Italian partners keep crowds, each other, laughing
Posted 5/18/2010 11:09:00 AM
Fabio Viviani and Jacopo Falleni are longtime business partners and best buddies. If they decide to give up cooking, they might want to try a comedy act. During their demonstration at Taste, a food show in Myrtle Beach, they kept the crowd laughing. But the two of them laughed most of all.
Viviani’s message during his cooking demonstration was all about the beauty of simple foods.
“You don’t want to reinvent tradition. It would be like me telling you that there is a better way to make babies.”
He cautioned about taking care where you buy fresh produce “because sometimes farmers use chemicals and they spray those chemicals to keep the bugs away.”
Ask yourself this question before you eat produce that has been treated with pesticides, he said. “If a bug was not comfortable eating this salad, should you be comfortable eating it?”
Don’t worry if you see a little bug hole in a spinach leaf, he said. “Better to have a hole in the leaf than a dead bug on the side.”

Entries taken from a collection
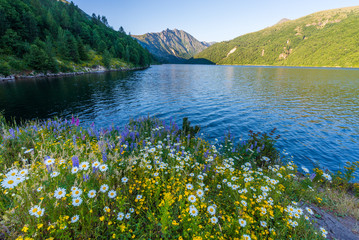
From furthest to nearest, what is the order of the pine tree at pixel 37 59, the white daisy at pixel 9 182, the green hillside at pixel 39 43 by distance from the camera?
the green hillside at pixel 39 43
the pine tree at pixel 37 59
the white daisy at pixel 9 182

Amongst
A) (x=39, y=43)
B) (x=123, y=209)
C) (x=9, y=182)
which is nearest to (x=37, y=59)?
(x=39, y=43)

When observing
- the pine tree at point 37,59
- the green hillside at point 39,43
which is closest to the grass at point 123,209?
the green hillside at point 39,43

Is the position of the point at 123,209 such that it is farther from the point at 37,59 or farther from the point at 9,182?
Result: the point at 37,59

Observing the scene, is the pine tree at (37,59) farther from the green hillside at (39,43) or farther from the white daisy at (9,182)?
the white daisy at (9,182)

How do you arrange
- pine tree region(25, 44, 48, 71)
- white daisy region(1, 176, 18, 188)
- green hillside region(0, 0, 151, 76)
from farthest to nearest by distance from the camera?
green hillside region(0, 0, 151, 76) < pine tree region(25, 44, 48, 71) < white daisy region(1, 176, 18, 188)

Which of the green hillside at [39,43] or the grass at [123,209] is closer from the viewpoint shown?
the grass at [123,209]

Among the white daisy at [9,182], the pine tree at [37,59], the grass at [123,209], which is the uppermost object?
the pine tree at [37,59]

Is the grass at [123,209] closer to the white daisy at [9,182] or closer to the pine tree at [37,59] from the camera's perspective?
the white daisy at [9,182]

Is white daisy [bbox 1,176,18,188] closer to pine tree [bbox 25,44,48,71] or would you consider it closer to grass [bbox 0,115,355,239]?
grass [bbox 0,115,355,239]

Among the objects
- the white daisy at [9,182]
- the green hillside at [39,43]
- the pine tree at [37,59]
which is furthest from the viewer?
the green hillside at [39,43]

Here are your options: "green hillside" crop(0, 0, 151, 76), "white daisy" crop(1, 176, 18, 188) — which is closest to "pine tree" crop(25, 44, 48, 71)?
"green hillside" crop(0, 0, 151, 76)

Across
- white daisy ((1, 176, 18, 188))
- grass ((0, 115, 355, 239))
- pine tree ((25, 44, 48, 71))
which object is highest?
pine tree ((25, 44, 48, 71))

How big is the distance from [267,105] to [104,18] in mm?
227856

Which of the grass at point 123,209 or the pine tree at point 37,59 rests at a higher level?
the pine tree at point 37,59
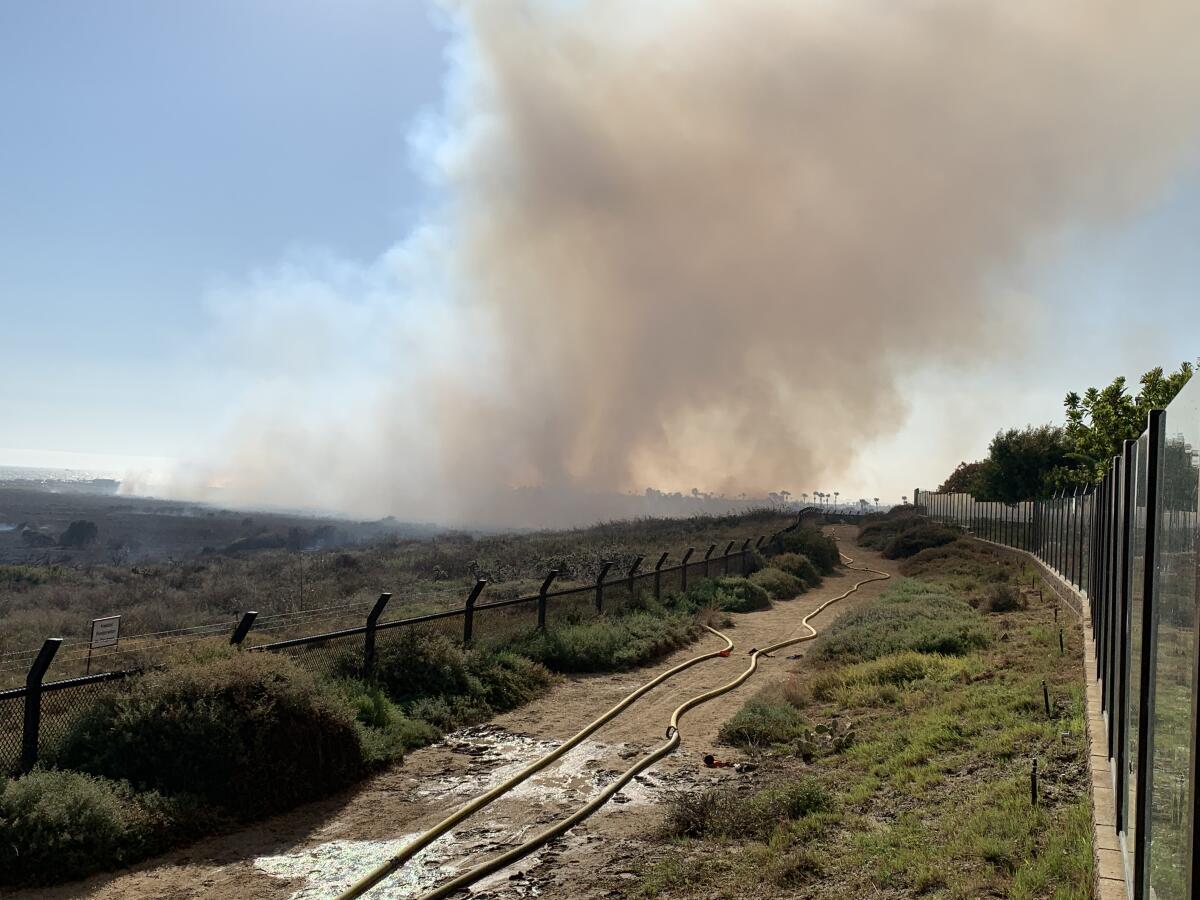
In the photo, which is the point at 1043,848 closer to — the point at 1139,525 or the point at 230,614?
the point at 1139,525

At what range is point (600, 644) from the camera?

**BRIEF**
Can you copy word for word the article on the Italian cooking partners from "Italian partners keep" up to and including "of simple foods."?

**EXERCISE OUTPUT**
Italian partners keep crowds, each other, laughing
Posted 5/18/2010 11:09:00 AM
Fabio Viviani and Jacopo Falleni are longtime business partners and best buddies. If they decide to give up cooking, they might want to try a comedy act. During their demonstration at Taste, a food show in Myrtle Beach, they kept the crowd laughing. But the two of them laughed most of all.
Viviani’s message during his cooking demonstration was all about the beauty of simple foods.